READING TEXT:
* * *
Simple SQL Engine
Description:
In this kata you will create an object which can execute a query written in a simplified form of Structured Query Language (SQL) against a simple database.
Simplified SQL
We will be using a greatly simplified version of SQL. Your query engine will need to handle SQL queries comprising only the following:
- A SELECT clause, with any number of columns,
- A FROM clause, which identifies the primary table to select records from,
- Any number of optional JOIN clauses which join another table to the table identified by the FROM clause, all of which will be treated as INNER JOINs.
- An optional WHERE clause with only one condition.
For clarity, here are some common SQL features you will NOT need to support
- Aliases (AS or [bracketed names]),
- CASTing,
- ORDER BY, GROUP BY, COUNT, or EXISTS,
- IN or LIKE, or any other operator other than simple equality, inequality and greater than/less than,
- AND or OR; only a single WHERE condition is allowed
All table and column names will be simple strings with no spaces. Constant strings will be written in normal SQL format, with single quotes and escaping internal single quotes by doubling them (for example, 'a ''string'' containing quotes'
). For values, Haskell will use string constants only; numerical strings will, when necessary, have leading zeroes for correct ordering.
Here is an EBNF grammar of the SQL queries you will need to be able to handle.
query = select, ws, from, [ ws, join ], [ ws, where ] ;
select = "SELECT ", column-id, [ { ", ", column-id } ] ;
from = "FROM ", table-name, [ { ws, join } ] ;
join = "JOIN ", table-name, " on ", value-test ;
where = "WHERE ", value-test ;
value-test = value, comparison, value;
column-id = table-name, ".", column-name ;
table-name = ? a valid SQL table name ? ;
column-name = ? a valid SQL column name ? ;
value = column-id | const
comparison = " = " | " > " | " < " | " <= " | " >= " | " <> " ;
const = ? a number ? | ? a SQL single-quoted string ? ;
ws = " " | "\n" | ws, ws ;
Note that SQL is not case sensitive; SELECT
and select
are equivalent.
For this kata, a "valid SQL table/column name" is a name containing only letters, numbers, and the '_' character, with no spaces (represented in JS RegExp as /[a-zA-Z0-9_]+/
).
The Database
The database will be a simple object (read 'association list' for Haskell) passed to the constructor of your SQL engine. Each table will be a property in the object, with the table name as the property key. The tables will be arrays of objects; each object is a row, and each property on the object is a column in that row. (This isn't the most efficient possible structure, but it's easy to work with.) An example database is provided with the test cases.
Results
Your execute
method must return an array of objects. Each object must have a property for each column-id
in the SELECT clause of the query, set to the selected value for that column.
Test Helpers
Because we are not implementing ORDER BY, and the built-in Test.assertSimilar
doesn't work correctly with arrays of objects when the objects are in different orders, I have provided a assertSimilarRows
method which does the same thing as Test.assertSimilar
but works with the objects your execute
method will return.
* * *
MATERIAL:
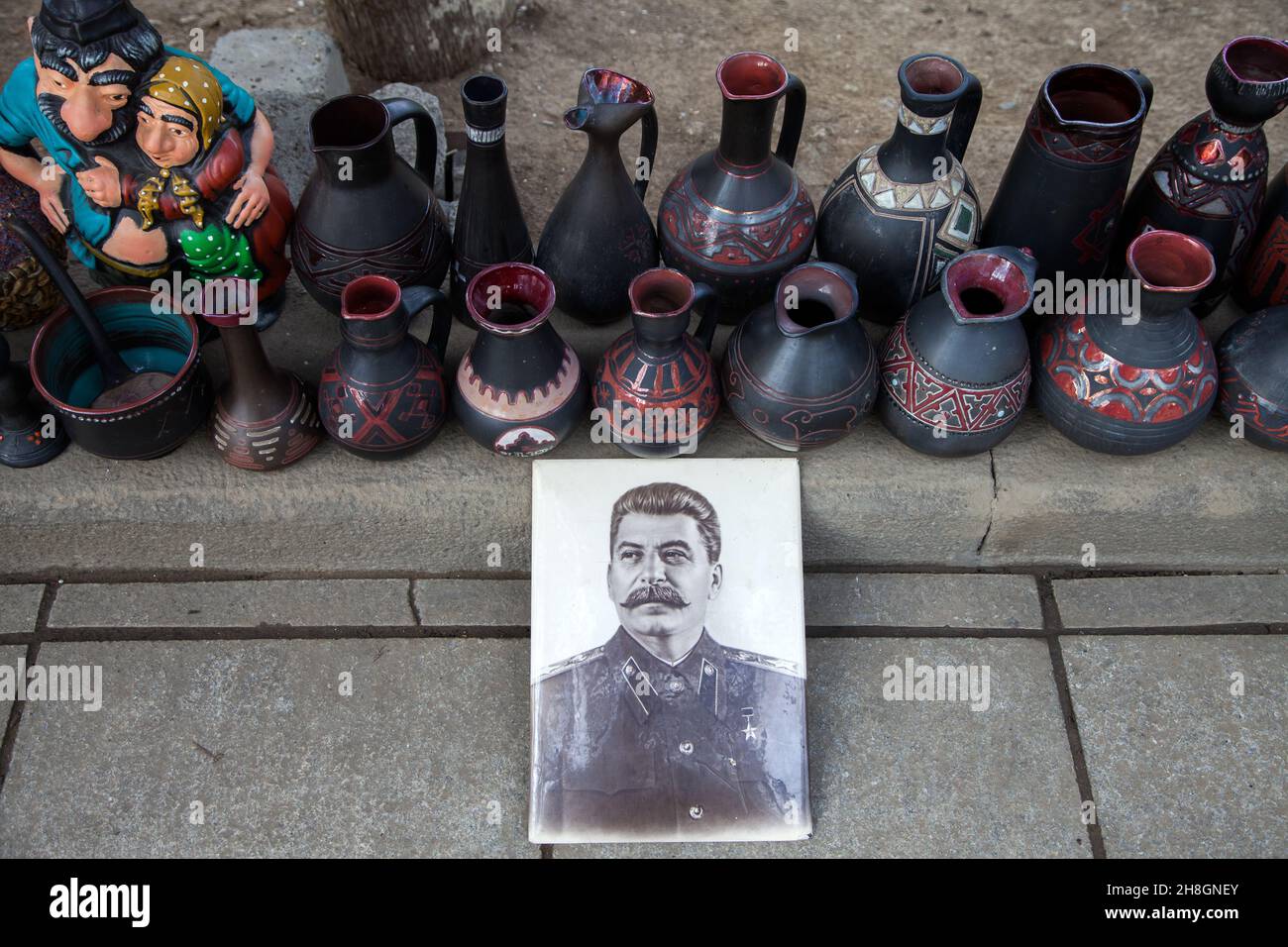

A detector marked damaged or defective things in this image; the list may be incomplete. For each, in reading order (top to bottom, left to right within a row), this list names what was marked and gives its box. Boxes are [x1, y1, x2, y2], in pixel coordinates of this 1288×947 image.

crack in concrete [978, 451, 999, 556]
* * *
INSTRUCTION A: According to the SQL kata description, how are all JOIN clauses to be treated?
INSTRUCTION B:
For each statement, state whether it agrees with the SQL kata description, answering yes or no and quoting the words of the description that decide it.
(i) The query engine must support ORDER BY.
(ii) A WHERE clause may hold only one condition.
(iii) The database is passed to the execute method.
INSTRUCTION C: Continue the SQL kata description from the point at which it stops.
The material bears no relation to the SQL kata description.

EXPECTED OUTPUT A: They are all treated as INNER JOINs.

EXPECTED OUTPUT B:
(i) No: "here are some common SQL features you will NOT need to support" and "ORDER BY, GROUP BY, COUNT, or EXISTS"
(ii) Yes: "An optional WHERE clause with only one condition."
(iii) No: "passed to the constructor of your SQL engine"

EXPECTED OUTPUT C:
SQL Primer
If you're not familiar with SQL, here's a primer on the parts of a SQL query relevent to this kata, kindly provided by wthit56:
SELECT
A SELECT clause dictates which columns from which tables each row should contain. For example, the clause SELECT movies.title, directors.name
gives each row two columns: movies.title
would take the title
value from the movies
table, and directors.name
would take the name
value from the directors
table. Only tables included in the query using FROM and JOIN clauses can be selected from. (NOTE: SELECT *
will not be used in this kata.)
FROM
A FROM clause identifies the primary table to start from. For example, the clause FROM movies
would include the movies
table in the query. This allows the movies
table to be read by the SELECT clause.
JOIN
Any number of JOIN clauses (including 0; JOIN clauses are not required for a valid query) may define other related tables that should be included, along with a conditional statement (see below) dictating how the tables relate to one another. For example JOIN directors ON directors.ID = movies.directorID
would link the table directors
with the table movies
, joining each row where the directors.ID
value and movies.directorID
value are the same.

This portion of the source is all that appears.